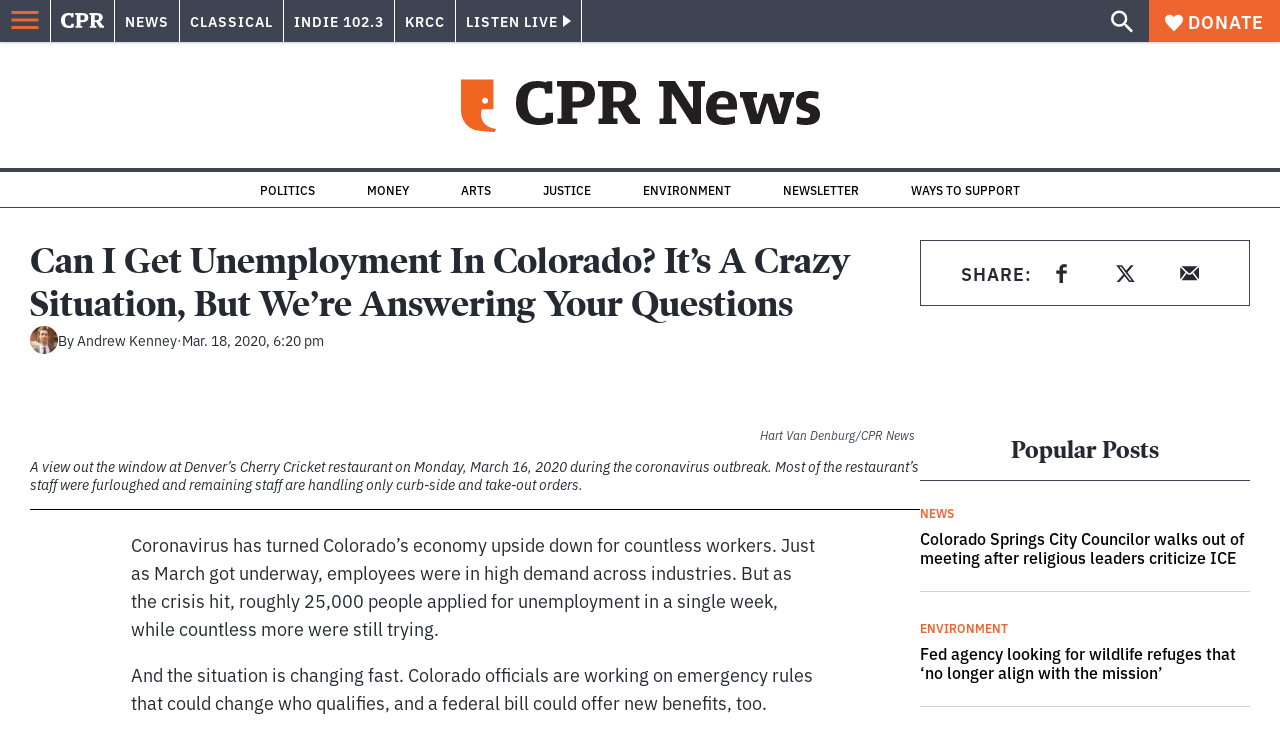

--- FILE ---
content_type: text/html; charset=utf-8
request_url: https://www.google.com/recaptcha/api2/aframe
body_size: 184
content:
<!DOCTYPE HTML><html><head><meta http-equiv="content-type" content="text/html; charset=UTF-8"></head><body><script nonce="zRprv50PputRB-57nPKzzA">/** Anti-fraud and anti-abuse applications only. See google.com/recaptcha */ try{var clients={'sodar':'https://pagead2.googlesyndication.com/pagead/sodar?'};window.addEventListener("message",function(a){try{if(a.source===window.parent){var b=JSON.parse(a.data);var c=clients[b['id']];if(c){var d=document.createElement('img');d.src=c+b['params']+'&rc='+(localStorage.getItem("rc::a")?sessionStorage.getItem("rc::b"):"");window.document.body.appendChild(d);sessionStorage.setItem("rc::e",parseInt(sessionStorage.getItem("rc::e")||0)+1);localStorage.setItem("rc::h",'1768973967642');}}}catch(b){}});window.parent.postMessage("_grecaptcha_ready", "*");}catch(b){}</script></body></html>

--- FILE ---
content_type: application/javascript; charset=UTF-8
request_url: https://www.cpr.org/_next/static/chunks/pages/index-0b5c5976989f0f6d.js
body_size: -460
content:
(self.webpackChunk_N_E=self.webpackChunk_N_E||[]).push([["pages/index"],{"./node_modules/next/dist/build/webpack/loaders/next-client-pages-loader.js?absolutePagePath=private-next-pages%2Findex.tsx&page=%2F!":function(e,n,s){(window.__NEXT_P=window.__NEXT_P||[]).push(["/",function(){return s("./pages/index.tsx")}])},"./pages/index.tsx":function(e,n,s){"use strict";s.r(n),s.d(n,{__N_SSP:function(){return d},default:function(){return i}});var t=s("./node_modules/react/jsx-runtime.js"),o=s("./components/layout/index.tsx"),a=s("./components/blocks/index.js"),d=!0;function i(e){let{post:n,terms:s}=e;return(0,t.jsx)(o.A,{mainClassName:"home post",seo:{...n,author:""},alert:null==n?void 0:n.alert,children:(0,t.jsx)(a.n,{blocks:n.content.blocks,terms:s,className:void 0})})}}},function(e){e.O(0,["vendors-node_modules_isomorphic-dompurify_browser_js-node_modules_lodash_camelcase_index_js-n-cc188f","components_layout_index_tsx","framework","pages/_app","main"],function(){return e(e.s="./node_modules/next/dist/build/webpack/loaders/next-client-pages-loader.js?absolutePagePath=private-next-pages%2Findex.tsx&page=%2F!")}),_N_E=e.O()}]);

____________________

§ What is needed
Copy the records exactly as they appear, leaving every picture out.

§ Response area
--- FILE ---
content_type: text/html; charset=utf-8
request_url: https://www.google.com/recaptcha/api2/aframe
body_size: 184
content:
<!DOCTYPE HTML><html><head><meta http-equiv="content-type" content="text/html; charset=UTF-8"></head><body><script nonce="zRprv50PputRB-57nPKzzA">/** Anti-fraud and anti-abuse applications only. See google.com/recaptcha */ try{var clients={'sodar':'https://pagead2.googlesyndication.com/pagead/sodar?'};window.addEventListener("message",function(a){try{if(a.source===window.parent){var b=JSON.parse(a.data);var c=clients[b['id']];if(c){var d=document.createElement('img');d.src=c+b['params']+'&rc='+(localStorage.getItem("rc::a")?sessionStorage.getItem("rc::b"):"");window.document.body.appendChild(d);sessionStorage.setItem("rc::e",parseInt(sessionStorage.getItem("rc::e")||0)+1);localStorage.setItem("rc::h",'1768973967642');}}}catch(b){}});window.parent.postMessage("_grecaptcha_ready", "*");}catch(b){}</script></body></html>

--- FILE ---
content_type: application/javascript; charset=UTF-8
request_url: https://www.cpr.org/_next/static/chunks/pages/index-0b5c5976989f0f6d.js
body_size: -460
content:
(self.webpackChunk_N_E=self.webpackChunk_N_E||[]).push([["pages/index"],{"./node_modules/next/dist/build/webpack/loaders/next-client-pages-loader.js?absolutePagePath=private-next-pages%2Findex.tsx&page=%2F!":function(e,n,s){(window.__NEXT_P=window.__NEXT_P||[]).push(["/",function(){return s("./pages/index.tsx")}])},"./pages/index.tsx":function(e,n,s){"use strict";s.r(n),s.d(n,{__N_SSP:function(){return d},default:function(){return i}});var t=s("./node_modules/react/jsx-runtime.js"),o=s("./components/layout/index.tsx"),a=s("./components/blocks/index.js"),d=!0;function i(e){let{post:n,terms:s}=e;return(0,t.jsx)(o.A,{mainClassName:"home post",seo:{...n,author:""},alert:null==n?void 0:n.alert,children:(0,t.jsx)(a.n,{blocks:n.content.blocks,terms:s,className:void 0})})}}},function(e){e.O(0,["vendors-node_modules_isomorphic-dompurify_browser_js-node_modules_lodash_camelcase_index_js-n-cc188f","components_layout_index_tsx","framework","pages/_app","main"],function(){return e(e.s="./node_modules/next/dist/build/webpack/loaders/next-client-pages-loader.js?absolutePagePath=private-next-pages%2Findex.tsx&page=%2F!")}),_N_E=e.O()}]);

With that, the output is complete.